Legendary racing-mystery master Francis (Shattered, 2000, etc.) partners with son Felix to bring mayhem of many kinds to the Newmarket track.
After a night he’s spent huddled over his toilet sick as a dog, it’s no consolation to restaurateur Max Moreton to learn that he hasn’t been alone. Virtually everyone at the party at the Hay Net, his racing-themed restaurant, has become ill. Soon enough, longtime patrons begin to cancel their reservations; the Cambridge County Council seals his kitchen; and violist Caroline Aston, whose quartet had played at the party, announces her plans to sue him. By that time, however, Max already has bigger problems. A bomb planted in the stands at the 2,000 Guineas, a high-profile race run the day after the debacle at the Hay Net, has killed 19 and sent dozens more to the hospital. Are the two incidents connected, and if so, how? It doesn’t take Max long to satisfy himself that his meal was sabotaged by the unboiled kidney beans someone introduced into a sauce that didn’t call for them.
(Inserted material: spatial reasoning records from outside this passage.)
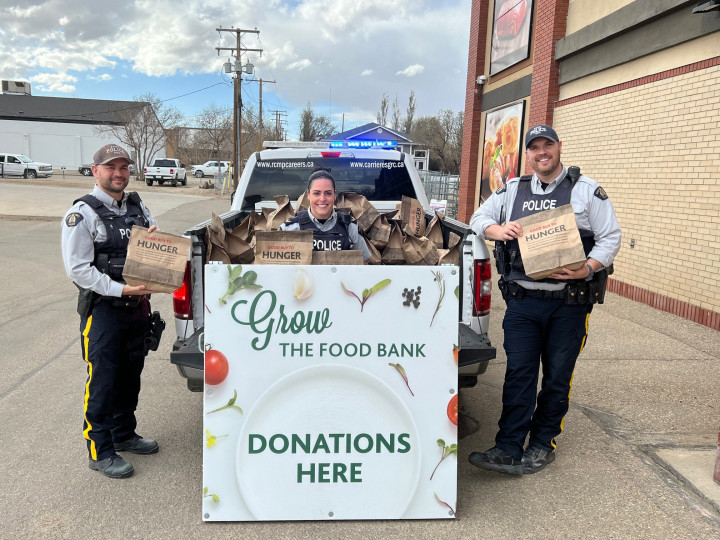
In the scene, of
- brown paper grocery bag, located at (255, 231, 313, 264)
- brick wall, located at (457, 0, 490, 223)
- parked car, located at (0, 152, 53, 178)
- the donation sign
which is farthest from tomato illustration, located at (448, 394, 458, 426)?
parked car, located at (0, 152, 53, 178)

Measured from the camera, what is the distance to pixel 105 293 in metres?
3.04

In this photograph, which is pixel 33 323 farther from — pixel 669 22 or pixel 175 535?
pixel 669 22

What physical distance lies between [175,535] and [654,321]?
634 centimetres

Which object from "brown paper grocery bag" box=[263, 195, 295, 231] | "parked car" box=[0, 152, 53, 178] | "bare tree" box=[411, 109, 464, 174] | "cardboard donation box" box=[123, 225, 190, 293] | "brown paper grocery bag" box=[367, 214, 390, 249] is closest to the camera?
"cardboard donation box" box=[123, 225, 190, 293]

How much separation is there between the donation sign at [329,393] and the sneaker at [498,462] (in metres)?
0.59

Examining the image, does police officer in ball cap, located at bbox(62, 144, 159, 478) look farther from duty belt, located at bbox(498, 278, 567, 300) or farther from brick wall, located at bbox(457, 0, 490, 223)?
brick wall, located at bbox(457, 0, 490, 223)

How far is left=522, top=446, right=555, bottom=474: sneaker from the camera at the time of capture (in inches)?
135

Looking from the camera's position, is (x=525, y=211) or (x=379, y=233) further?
(x=379, y=233)

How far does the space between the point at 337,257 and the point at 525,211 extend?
118 cm

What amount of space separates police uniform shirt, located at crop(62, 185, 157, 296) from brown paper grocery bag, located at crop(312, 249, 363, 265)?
3.60 ft

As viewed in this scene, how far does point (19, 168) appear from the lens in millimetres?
40719

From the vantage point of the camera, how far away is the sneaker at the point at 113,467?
10.8 ft

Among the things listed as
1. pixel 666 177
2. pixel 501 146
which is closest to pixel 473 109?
pixel 501 146

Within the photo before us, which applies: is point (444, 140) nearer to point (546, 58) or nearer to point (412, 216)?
point (546, 58)
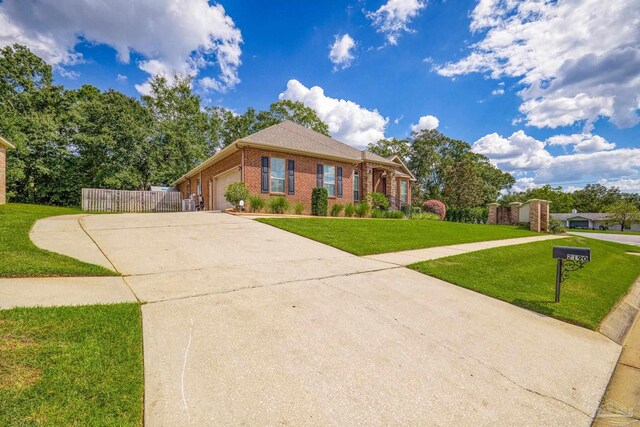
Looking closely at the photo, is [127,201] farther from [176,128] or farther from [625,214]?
[625,214]

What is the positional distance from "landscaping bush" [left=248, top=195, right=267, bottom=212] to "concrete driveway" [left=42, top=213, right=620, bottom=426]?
8.85m

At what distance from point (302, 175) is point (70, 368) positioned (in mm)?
15120

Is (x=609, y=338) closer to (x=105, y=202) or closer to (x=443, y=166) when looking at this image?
(x=105, y=202)

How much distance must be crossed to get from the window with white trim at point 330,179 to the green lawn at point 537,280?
10.6m

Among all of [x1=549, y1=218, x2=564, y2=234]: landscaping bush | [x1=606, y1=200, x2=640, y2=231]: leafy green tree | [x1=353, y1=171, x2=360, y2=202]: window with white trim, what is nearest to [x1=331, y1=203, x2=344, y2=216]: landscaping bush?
[x1=353, y1=171, x2=360, y2=202]: window with white trim

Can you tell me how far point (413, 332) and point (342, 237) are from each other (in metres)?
5.72

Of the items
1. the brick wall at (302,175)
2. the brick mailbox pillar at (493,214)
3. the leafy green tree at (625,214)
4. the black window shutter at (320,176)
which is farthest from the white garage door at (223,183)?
the leafy green tree at (625,214)

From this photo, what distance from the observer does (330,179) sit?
1822cm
But why would anyone seek to poison 250 diners the night before detonating a bomb? Working with Caroline Aston, who’s morphed rapidly and improbably from legal antagonist to lover, Max focuses on the people who attended the party but not the race. Soon enough, some conscientious sleuthing and lucky breaks reveal an ingenious smuggling plot Max is determined to end—that is, if the powers arrayed against him don’t succeed in killing him first by means of arson or a car crash or a polo mallet or another bomb.
Clunky expository dialogue tells you more than you probably want to know about food preparation and concertizing. But the mystery is engaging, and durable Max is a worthy addition to Francis’s gallery of racetrack detectives.